### Source records
• • •

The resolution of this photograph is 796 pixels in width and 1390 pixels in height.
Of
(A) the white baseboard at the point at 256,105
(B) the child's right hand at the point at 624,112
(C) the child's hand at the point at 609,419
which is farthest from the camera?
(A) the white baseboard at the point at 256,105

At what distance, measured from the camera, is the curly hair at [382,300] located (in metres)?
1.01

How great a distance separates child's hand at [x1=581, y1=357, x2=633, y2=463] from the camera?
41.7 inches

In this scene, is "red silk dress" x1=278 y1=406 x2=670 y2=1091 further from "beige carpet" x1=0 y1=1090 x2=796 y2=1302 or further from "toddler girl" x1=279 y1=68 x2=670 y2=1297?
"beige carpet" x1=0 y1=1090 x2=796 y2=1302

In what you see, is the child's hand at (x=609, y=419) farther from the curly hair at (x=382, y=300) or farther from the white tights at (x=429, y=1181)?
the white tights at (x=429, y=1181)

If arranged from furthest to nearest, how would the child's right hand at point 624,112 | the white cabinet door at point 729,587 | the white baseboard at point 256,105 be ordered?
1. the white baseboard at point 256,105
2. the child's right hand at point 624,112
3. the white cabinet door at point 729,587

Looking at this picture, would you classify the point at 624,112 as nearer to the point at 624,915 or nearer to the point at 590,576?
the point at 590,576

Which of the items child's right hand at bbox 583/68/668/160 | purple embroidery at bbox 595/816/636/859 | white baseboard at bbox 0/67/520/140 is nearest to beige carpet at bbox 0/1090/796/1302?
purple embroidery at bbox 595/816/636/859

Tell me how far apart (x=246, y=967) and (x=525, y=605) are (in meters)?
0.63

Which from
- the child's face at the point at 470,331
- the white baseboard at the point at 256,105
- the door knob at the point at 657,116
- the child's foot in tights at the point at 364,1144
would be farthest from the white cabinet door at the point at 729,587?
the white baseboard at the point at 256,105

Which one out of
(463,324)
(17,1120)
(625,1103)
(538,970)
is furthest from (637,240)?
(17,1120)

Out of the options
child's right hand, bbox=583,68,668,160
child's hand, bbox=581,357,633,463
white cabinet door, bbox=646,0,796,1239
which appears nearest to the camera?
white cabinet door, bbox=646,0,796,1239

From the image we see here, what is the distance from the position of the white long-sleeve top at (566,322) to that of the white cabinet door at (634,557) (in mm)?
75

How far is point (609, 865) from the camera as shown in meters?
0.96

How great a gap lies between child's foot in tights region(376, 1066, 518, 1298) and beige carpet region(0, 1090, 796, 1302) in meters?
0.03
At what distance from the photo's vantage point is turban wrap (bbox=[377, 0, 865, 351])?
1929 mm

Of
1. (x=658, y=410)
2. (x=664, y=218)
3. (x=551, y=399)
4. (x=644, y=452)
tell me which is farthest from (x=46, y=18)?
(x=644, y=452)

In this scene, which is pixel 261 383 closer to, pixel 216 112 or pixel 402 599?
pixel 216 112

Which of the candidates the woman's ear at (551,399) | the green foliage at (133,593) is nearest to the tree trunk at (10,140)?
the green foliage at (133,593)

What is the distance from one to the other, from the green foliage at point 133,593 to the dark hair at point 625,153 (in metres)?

• • •

### Task goal
Reproduce the material above, substituting "wavy hair" for every occurrence of "curly hair" and leaving everything else unchanged.

### Expected output
The resolution of this photograph is 796 pixels in width and 1390 pixels in height.
Of
(A) the white baseboard at the point at 256,105
(B) the child's right hand at the point at 624,112
(C) the child's hand at the point at 609,419
which is farthest from the camera?
(A) the white baseboard at the point at 256,105

At what distance, measured from the camera, is the wavy hair at [382,300] located (in metres)?
1.01

How great a distance separates child's hand at [x1=581, y1=357, x2=633, y2=463] from the camera?
41.7 inches

In this scene, is "red silk dress" x1=278 y1=406 x2=670 y2=1091 further from "beige carpet" x1=0 y1=1090 x2=796 y2=1302 or further from "toddler girl" x1=279 y1=68 x2=670 y2=1297?
"beige carpet" x1=0 y1=1090 x2=796 y2=1302

In what you see, is the child's hand at (x=609, y=419) farther from the wavy hair at (x=382, y=300) or farther from the white tights at (x=429, y=1181)?
the white tights at (x=429, y=1181)

If arranged from furthest to nearest, how would the child's right hand at point 624,112 | the white cabinet door at point 729,587 | the white baseboard at point 256,105 be ordered?
1. the white baseboard at point 256,105
2. the child's right hand at point 624,112
3. the white cabinet door at point 729,587

Looking at this picture, would you classify the point at 624,112 as nearer to the point at 624,915 or nearer to the point at 590,576?
the point at 590,576

Which of the items child's right hand at bbox 583/68/668/160 | purple embroidery at bbox 595/816/636/859 | white baseboard at bbox 0/67/520/140 is nearest to beige carpet at bbox 0/1090/796/1302?
purple embroidery at bbox 595/816/636/859

Tell me how far apart (x=246, y=967) and (x=525, y=605) are (in meters)?
0.63

Which from
- the child's face at the point at 470,331
- the white baseboard at the point at 256,105
- the door knob at the point at 657,116
- the child's foot in tights at the point at 364,1144
would be farthest from the white cabinet door at the point at 729,587?
the white baseboard at the point at 256,105

Which one out of
(463,324)
(17,1120)
(625,1103)
(538,970)
is furthest from (637,240)?
(17,1120)

Out of the options
child's right hand, bbox=583,68,668,160
child's hand, bbox=581,357,633,463
white cabinet door, bbox=646,0,796,1239
which appears nearest to the camera?
white cabinet door, bbox=646,0,796,1239

From the image we see here, what is the distance from the position of the white long-sleeve top at (566,322) to that of the white cabinet door at (634,557) (in mm)?
75

How far is point (609, 865) from the camera as shown in meters?
0.96

How great a gap lies between child's foot in tights region(376, 1066, 518, 1298) and beige carpet region(0, 1090, 796, 1302) in meters?
0.03
At what distance from the photo's vantage point is turban wrap (bbox=[377, 0, 865, 351])?
1929 mm

Of
1. (x=658, y=410)
2. (x=664, y=218)
3. (x=551, y=399)
4. (x=644, y=452)
tell me which is farthest from (x=46, y=18)?
(x=644, y=452)

In this scene, which is pixel 261 383 closer to, pixel 216 112 or pixel 402 599?
pixel 216 112

Which of the candidates the woman's ear at (551,399) | the green foliage at (133,593) is nearest to the tree trunk at (10,140)?
the green foliage at (133,593)

What is the distance from one to the other, from the green foliage at point 133,593 to the dark hair at point 625,153 (in metres)?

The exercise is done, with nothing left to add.